Обидно, что она не услышит.
— Последняя милость будет оказана позже, — сообщил в караулке капитан Погребец, оглядывая осужденного.
Изъять было нечего. Поколебавшись, капитан забрал ремень.
— Не положено, — буркнул он, хотя Мил не спрашивал объяснений. И без того ясно: польстился жадюга на искусно кованную пряжку. И вид кислый, словно ему вместо пива уксусу поднесли.
— Что вы такой смурной, господин капитан? — полюбопытствовал Мил, усаживаясь на лавку, до блеска натертую солдатскими задами.
Погребец мрачно засопел, свертывая изъятый ремень. Караульные солдаты навострили уши. Мил усмехнулся:
— Я вижу, мешочек с серебром для меня вам не выдали. Неоткуда свою долю отсыпать?
— Прекратить разговоры! — вспылил капитан. — Ждать тут! Михель, отвечаешь за подлеца головой!
Означенный Михель подтянулся, оголил палаш. Того и гляди рубанет без приказа. Мил привалился к стене, затих.
За окнами караулки стемнело. Тучи с моря затянули полнеба, но в окно на Мила колко глядели несколько первых звезд.
Возвратившийся капитан привел с собой двух огромного роста гвардейцев. Милу сковали руки за спиной, как настоящему преступнику, и повели куда-то закоулками, узкими коридорами и темными лестницами.

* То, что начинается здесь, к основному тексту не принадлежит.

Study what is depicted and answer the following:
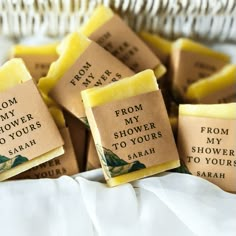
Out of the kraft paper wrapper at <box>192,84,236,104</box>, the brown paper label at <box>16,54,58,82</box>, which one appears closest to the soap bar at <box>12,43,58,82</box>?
the brown paper label at <box>16,54,58,82</box>

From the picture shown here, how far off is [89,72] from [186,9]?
197 mm

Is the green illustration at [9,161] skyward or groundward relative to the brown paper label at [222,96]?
groundward

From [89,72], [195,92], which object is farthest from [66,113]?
[195,92]

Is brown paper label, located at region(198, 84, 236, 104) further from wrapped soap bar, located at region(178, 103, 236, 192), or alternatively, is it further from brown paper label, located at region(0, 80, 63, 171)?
brown paper label, located at region(0, 80, 63, 171)

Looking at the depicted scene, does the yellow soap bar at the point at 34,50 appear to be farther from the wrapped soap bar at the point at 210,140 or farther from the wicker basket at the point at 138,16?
the wrapped soap bar at the point at 210,140

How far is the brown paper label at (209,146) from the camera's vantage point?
632 mm

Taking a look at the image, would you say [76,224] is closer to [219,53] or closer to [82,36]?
[82,36]

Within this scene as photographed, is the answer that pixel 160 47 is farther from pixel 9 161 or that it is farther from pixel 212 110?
pixel 9 161

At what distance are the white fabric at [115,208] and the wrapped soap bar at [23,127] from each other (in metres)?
0.03

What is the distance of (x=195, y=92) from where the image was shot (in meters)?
0.71

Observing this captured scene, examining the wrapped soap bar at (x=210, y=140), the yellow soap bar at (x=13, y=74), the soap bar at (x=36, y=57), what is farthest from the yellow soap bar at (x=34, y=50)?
the wrapped soap bar at (x=210, y=140)

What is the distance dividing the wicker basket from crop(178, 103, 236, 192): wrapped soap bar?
0.61 ft

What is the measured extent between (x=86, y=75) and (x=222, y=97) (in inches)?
7.8

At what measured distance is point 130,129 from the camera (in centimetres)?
61
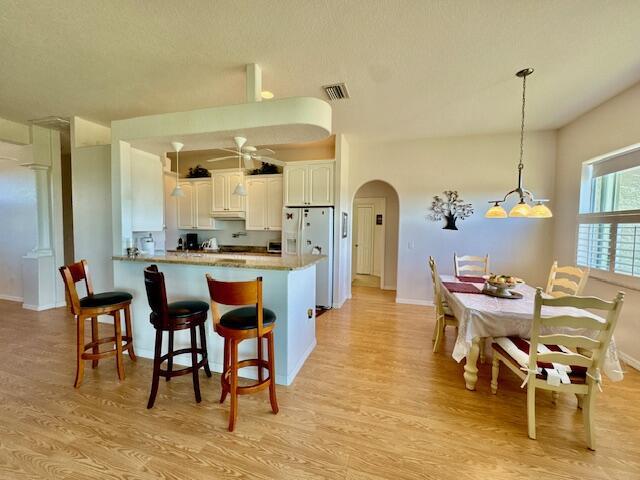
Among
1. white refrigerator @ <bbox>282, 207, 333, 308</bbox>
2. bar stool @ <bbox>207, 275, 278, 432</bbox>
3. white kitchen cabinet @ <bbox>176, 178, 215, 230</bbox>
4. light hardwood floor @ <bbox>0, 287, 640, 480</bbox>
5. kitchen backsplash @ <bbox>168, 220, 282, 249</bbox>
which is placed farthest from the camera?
kitchen backsplash @ <bbox>168, 220, 282, 249</bbox>

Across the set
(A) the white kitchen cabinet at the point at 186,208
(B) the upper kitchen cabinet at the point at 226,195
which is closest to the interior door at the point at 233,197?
(B) the upper kitchen cabinet at the point at 226,195

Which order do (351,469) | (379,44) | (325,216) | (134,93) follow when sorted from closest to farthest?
(351,469) → (379,44) → (134,93) → (325,216)

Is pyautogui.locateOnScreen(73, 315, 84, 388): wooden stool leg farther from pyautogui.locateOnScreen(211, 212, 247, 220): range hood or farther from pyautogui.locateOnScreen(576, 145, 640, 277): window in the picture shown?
pyautogui.locateOnScreen(576, 145, 640, 277): window

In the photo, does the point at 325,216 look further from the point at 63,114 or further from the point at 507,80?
the point at 63,114

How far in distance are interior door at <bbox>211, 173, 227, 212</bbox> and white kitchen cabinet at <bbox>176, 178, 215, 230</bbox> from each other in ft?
0.53

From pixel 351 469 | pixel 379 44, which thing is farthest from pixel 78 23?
pixel 351 469

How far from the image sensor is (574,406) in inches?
84.0

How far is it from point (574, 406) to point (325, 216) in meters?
3.47

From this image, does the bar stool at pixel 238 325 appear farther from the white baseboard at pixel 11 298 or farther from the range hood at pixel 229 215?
the white baseboard at pixel 11 298

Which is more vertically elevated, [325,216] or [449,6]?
[449,6]

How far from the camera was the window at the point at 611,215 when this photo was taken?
2842mm

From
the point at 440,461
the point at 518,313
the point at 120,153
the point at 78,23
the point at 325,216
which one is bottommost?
the point at 440,461

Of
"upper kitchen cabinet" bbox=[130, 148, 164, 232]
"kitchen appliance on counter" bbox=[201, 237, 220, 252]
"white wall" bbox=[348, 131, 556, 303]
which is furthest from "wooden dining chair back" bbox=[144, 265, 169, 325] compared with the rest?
"white wall" bbox=[348, 131, 556, 303]

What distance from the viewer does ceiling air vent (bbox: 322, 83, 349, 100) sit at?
2.90 m
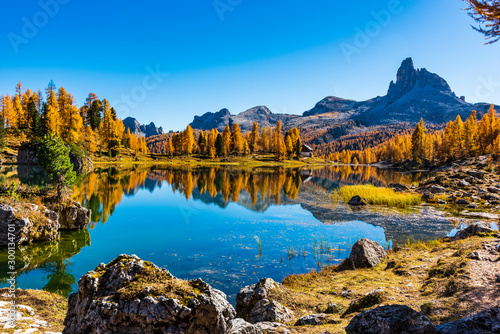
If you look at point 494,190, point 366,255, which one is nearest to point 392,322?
point 366,255

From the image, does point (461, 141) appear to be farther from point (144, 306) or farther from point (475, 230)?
point (144, 306)

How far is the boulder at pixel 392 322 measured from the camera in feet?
20.0

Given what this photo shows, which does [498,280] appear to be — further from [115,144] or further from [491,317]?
[115,144]

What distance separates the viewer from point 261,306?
10.5m

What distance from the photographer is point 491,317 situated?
216 inches

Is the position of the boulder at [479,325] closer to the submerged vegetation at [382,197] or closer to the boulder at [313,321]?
the boulder at [313,321]

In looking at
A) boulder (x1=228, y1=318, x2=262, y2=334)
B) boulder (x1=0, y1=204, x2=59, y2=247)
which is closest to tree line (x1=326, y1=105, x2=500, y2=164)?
boulder (x1=228, y1=318, x2=262, y2=334)

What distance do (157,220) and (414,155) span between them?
141 metres

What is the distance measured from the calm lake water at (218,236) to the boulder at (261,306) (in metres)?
2.26

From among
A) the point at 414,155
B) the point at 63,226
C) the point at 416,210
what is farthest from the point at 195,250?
the point at 414,155

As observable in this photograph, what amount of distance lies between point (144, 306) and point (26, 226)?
2048cm

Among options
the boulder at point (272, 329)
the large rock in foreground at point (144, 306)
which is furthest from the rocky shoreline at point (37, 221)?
the boulder at point (272, 329)

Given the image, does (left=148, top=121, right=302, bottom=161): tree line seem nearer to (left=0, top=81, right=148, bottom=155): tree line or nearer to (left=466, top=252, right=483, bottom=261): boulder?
(left=0, top=81, right=148, bottom=155): tree line

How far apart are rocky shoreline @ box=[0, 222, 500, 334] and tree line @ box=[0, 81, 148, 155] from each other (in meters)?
92.3
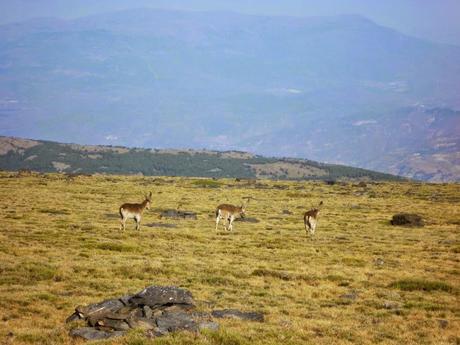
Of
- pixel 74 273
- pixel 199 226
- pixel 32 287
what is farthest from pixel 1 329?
pixel 199 226

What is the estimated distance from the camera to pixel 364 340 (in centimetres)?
1788

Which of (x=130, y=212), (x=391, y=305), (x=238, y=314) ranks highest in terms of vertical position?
(x=130, y=212)

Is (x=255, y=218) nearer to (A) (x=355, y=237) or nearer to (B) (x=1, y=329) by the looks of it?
(A) (x=355, y=237)

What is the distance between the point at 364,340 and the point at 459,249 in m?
24.6

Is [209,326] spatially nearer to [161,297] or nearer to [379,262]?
[161,297]

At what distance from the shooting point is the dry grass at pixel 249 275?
18.7 metres

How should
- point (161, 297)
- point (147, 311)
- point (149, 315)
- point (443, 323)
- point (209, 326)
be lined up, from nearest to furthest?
point (209, 326) < point (149, 315) < point (147, 311) < point (161, 297) < point (443, 323)

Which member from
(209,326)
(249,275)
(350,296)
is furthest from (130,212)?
(209,326)

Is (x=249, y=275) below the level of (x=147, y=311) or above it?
below

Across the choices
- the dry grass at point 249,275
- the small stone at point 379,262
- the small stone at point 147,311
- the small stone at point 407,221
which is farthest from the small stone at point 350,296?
the small stone at point 407,221

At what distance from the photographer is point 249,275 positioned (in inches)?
1114

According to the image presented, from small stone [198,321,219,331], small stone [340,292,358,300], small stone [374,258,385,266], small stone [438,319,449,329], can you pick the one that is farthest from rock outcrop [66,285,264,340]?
small stone [374,258,385,266]

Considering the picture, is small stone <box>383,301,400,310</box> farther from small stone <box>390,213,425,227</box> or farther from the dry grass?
small stone <box>390,213,425,227</box>

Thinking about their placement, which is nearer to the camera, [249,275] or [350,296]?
[350,296]
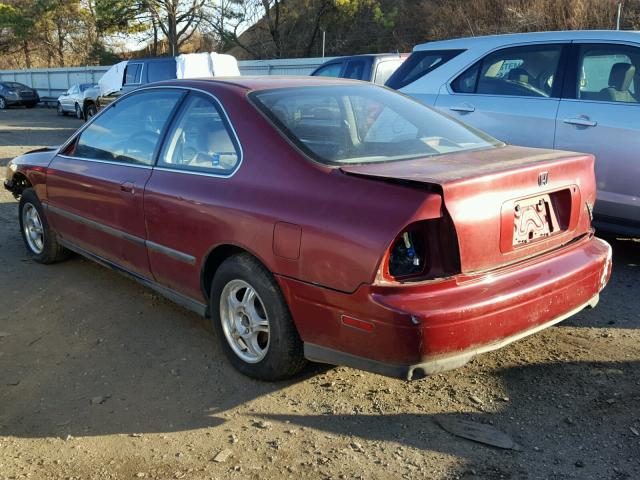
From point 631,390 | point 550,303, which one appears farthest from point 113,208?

Погребец шагал с фонарем впереди, гвардейцы тяжко топали за спиной.
Наконец прибыли.
— Ваше величество, осужденный Мил Дружен, — доложил Погребец, толкнув дверь в комнату, откуда хлынула густая волна благовоний.
— Благодарю вас, капитан, — прозвучал вялый женский голос.
Мила ввели в роскошный будуар. На стенах — малиновый бархат, на потолке — лепнина и роспись, пол застлан шкурой белого тигра. Светильник в виде золотого дерева; листья усыпаны изумрудами, цветы — рубинами. Рядом с ним восседала усыпанная бриллиантами дама… Она сверкала и переливалась, как гора драгоценностей. Воистину гора — таких толстых женщин Мил отродясь не встречал. Королева Развея походила на отлично поднявшееся тесто, замешанное ко всемирному пиру — мягкая, рыхлая, словно выпирающая из огромной квашни.
— Здравствуйте, ваше величество, — Мил коротко кивнул.
Утонувшие в пухлых складках глаза неторопливо его изучали.
— Воистину, — изрекла королева, — такое лицо может быть только у отпетого негодяя и законченного подлеца. Я искренне рада, что его постигнет заслуженная кара. Моя бедная девочка!.. — она всхлипнула, затрясшись телесами.
Во внезапном холодном бешенстве Мил глянул на королеву зрением Разноглазых, услышал ее особым слухом. Узнал такое, что виски повлажнели от пота.
Развея правила страной в свое удовольствие. Правда, помехой был больной муж, который так удачно — не без помощи супруги — захворал, но после упрямо цеплялся за жизнь и никак не помирал сам собой; а проклятый лекарь наотрез отказался готовить настой, который положил бы конец королевским мучениям. Да еще намекал на закон, по которому в случае подозрительной смерти венценосца его вдова и дети отправляются в изгнание. Беззаконие, а не закон. Ни в одном королевстве нет подобной нелепости… А принц чего стоит! Вбил себе в голову, что если закон ему предписывает решать вопросы государственной важности, то решать их в самом деле должен он, принц. Одно Светлое Небо ведает, сколько ловкости и хитроумия надобно, чтобы заставить Властимира подчиниться советнику Ильменю. И как сладко подарить советнику эту страну. Глупую, беспечную страну, которая прямо-таки напрашивается, чтобы ее распродали да расхитили…
Задыхаясь в гнилом болоте чужой памяти, Мил глянул на советника Ильменя. Черноусый красавец, мужчина в самом соку. С глазами разного цвета, что приводит королеву в восторг. Левый глаз — серый, холодный, как грозовое небо, а правый — золотисто-коричневый, теплый и ласковый. Мил сглотнул подступивший комок. Уж такой ласковый наш советник! От его ласк это тесто растекается по своей необъятной постели, пузырится, сладко стонет и охает. А ребенок, которого Развея сдуру зачала, неизбежно убьет ее, похотливую жабу, преступницу. Ильмень еще не знает. Ей загодя не сказал; видно, не ожидал от своей горы такой глупости. А плод гнать без толку: Разноглазого не выдворишь из чрева прежде срока, он за мать крепко держится.
— Уведите осужденного, — королева повела сверкающей рукой. — Пусть казнят.